> _Page text_:
╭──
2016-04-12 Thread reiner peterke

> On Apr 12, 2016, at 10:20 PM, Andres Freund  wrote:
> 
> On 2016-04-12 21:58:14 +0200, reiner peterke wrote:
>> Hi
>> 
>> We have been doing some testing with Postgres (9.5.2) compiled on a Power8 
>> running Centos 7
>> 
>> When working with huge_pages, we initially got this error.
>> 
>> munmap(0x3efbe400) failed: Invalid argument
> 
> *munmap*, not mmap failed? that's odd; because there the hugepagesize
> shouldn't have much of an influence. If something fails it should be the
> initial mmap.  
I’ll double check in the morning, but i did copy it from the log.

> Could you show a strace of a failed start with an
> unmodified postgres?

we didn’t have the error when not using huge_pages.

>> after a bit of investigation we noticed that hugepagesize is har coded
>> to 2MB
> 
> Note it's not actually hardcoded to some size. It's just about rounding
> the size to a multiple of 2MB due to an older kernel bug:
>   /*
>* Round up the request size to a suitable large value.
╰──
Source data
╭──
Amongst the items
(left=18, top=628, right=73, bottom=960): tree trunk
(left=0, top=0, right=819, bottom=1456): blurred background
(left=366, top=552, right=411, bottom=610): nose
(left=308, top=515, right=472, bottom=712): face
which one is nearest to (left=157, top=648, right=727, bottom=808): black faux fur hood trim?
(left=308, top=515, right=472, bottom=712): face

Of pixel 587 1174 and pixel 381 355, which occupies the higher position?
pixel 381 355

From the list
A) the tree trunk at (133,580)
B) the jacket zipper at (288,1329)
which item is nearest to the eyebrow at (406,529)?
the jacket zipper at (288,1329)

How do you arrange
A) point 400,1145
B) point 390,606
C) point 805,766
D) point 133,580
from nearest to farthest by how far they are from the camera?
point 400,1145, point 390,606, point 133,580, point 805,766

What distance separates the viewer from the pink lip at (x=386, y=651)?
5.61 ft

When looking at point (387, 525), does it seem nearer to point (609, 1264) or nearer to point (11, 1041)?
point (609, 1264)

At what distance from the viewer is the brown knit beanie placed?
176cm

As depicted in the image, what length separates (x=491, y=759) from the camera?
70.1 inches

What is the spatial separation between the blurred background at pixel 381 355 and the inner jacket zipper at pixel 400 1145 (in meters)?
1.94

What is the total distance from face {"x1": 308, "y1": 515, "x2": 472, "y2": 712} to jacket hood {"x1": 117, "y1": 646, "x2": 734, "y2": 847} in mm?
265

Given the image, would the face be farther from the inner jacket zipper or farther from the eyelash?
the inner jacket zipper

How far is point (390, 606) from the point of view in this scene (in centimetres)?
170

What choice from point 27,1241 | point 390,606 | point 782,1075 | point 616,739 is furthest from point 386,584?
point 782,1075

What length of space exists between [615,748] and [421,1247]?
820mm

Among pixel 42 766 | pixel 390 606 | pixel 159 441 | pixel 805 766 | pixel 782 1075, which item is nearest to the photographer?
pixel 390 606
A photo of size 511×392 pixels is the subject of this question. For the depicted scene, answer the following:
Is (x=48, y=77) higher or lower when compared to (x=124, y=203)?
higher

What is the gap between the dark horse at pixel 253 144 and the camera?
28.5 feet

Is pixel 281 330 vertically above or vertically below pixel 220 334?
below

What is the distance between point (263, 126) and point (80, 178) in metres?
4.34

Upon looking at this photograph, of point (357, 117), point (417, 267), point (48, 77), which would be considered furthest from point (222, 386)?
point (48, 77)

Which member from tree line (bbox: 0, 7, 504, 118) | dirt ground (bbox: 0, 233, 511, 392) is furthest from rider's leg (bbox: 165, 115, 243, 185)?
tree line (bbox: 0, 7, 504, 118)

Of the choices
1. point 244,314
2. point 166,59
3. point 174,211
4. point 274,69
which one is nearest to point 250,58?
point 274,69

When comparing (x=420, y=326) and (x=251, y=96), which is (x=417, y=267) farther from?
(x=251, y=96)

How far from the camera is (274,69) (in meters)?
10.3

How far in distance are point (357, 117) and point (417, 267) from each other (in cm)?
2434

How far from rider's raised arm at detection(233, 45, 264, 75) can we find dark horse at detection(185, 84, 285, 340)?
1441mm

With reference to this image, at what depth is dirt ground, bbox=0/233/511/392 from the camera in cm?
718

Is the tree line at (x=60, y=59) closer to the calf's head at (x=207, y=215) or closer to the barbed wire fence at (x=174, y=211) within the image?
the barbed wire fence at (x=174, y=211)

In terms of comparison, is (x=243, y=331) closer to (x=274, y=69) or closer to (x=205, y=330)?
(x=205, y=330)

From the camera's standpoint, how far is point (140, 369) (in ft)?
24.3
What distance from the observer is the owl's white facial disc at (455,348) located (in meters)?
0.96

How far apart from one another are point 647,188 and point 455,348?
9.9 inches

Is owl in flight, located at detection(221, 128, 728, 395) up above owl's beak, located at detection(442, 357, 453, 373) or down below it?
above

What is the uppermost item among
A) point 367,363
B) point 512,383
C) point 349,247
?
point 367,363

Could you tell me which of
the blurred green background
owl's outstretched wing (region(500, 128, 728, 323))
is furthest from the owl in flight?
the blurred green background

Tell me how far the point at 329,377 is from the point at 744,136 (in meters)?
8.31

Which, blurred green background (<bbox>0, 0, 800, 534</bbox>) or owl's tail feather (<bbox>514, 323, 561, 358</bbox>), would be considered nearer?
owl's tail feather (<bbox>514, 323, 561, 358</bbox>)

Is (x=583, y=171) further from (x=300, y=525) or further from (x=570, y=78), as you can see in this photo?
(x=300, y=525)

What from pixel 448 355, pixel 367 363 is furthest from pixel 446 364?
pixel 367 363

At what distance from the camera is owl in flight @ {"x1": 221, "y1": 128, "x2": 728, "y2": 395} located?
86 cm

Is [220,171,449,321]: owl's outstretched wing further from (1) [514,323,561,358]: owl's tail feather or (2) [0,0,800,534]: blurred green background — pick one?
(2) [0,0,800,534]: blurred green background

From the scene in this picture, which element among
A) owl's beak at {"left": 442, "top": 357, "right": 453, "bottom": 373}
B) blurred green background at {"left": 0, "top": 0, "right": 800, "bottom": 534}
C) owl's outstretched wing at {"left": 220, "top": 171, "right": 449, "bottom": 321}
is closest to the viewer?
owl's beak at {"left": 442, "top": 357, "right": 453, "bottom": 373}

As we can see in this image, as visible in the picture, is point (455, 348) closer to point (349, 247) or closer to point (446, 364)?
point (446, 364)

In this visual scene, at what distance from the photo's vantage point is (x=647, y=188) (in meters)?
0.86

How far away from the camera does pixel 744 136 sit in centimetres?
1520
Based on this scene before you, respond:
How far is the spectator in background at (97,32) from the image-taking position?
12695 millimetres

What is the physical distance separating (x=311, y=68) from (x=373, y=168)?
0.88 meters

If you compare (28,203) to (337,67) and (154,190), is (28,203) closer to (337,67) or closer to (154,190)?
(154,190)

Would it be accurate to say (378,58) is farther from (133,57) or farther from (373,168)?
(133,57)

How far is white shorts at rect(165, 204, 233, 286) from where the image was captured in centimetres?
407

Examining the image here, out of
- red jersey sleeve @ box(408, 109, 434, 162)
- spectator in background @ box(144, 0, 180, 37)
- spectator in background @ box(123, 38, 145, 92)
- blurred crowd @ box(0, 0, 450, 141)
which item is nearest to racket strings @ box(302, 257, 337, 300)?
╰──
> _Work instructions_:
• a. In the mailing-list thread, what Postgres version was compiled on the Power8 machine?
• b. Rewrite the source data rows between the line holding "As we can see" and the end of the source data, inclusive, keeping every request. Multiply each number in the answers (coordinates and distances) by 1.7, rounding to the original number of decimals with halves rounded up.
The mailing-list thread and the source data rows are unrelated to each other.

> _Answers below_:
• a. Postgres 9.5.2

• b.
As we can see in this image, as visible in the picture, is point (455, 348) closer to point (349, 247) or closer to point (446, 364)?
point (758, 619)

In this visual scene, at what distance from the photo's vantage point is (x=647, y=188) (in meters)?
1.46

How far away from the camera does pixel 744 136 sit in centimetres?
2584
Based on this scene before you, respond:
How far is the spectator in background at (97,32) from the image-taking position?
21582 millimetres

What is the physical distance separating (x=311, y=68) from (x=373, y=168)?
1.50 meters

If you compare (28,203) to (337,67) and (154,190), is (28,203) closer to (337,67) or closer to (154,190)?
(262,323)

Would it be accurate to say (378,58) is farther from (133,57) or farther from (373,168)?
(226,97)

How far is white shorts at rect(165, 204, 233, 286) from where the image was captured in centimetres?
692

Examining the image here, out of
- red jersey sleeve @ box(408, 109, 434, 162)
- spectator in background @ box(144, 0, 180, 37)
- spectator in background @ box(123, 38, 145, 92)
- blurred crowd @ box(0, 0, 450, 141)
which item is nearest to racket strings @ box(302, 257, 337, 300)?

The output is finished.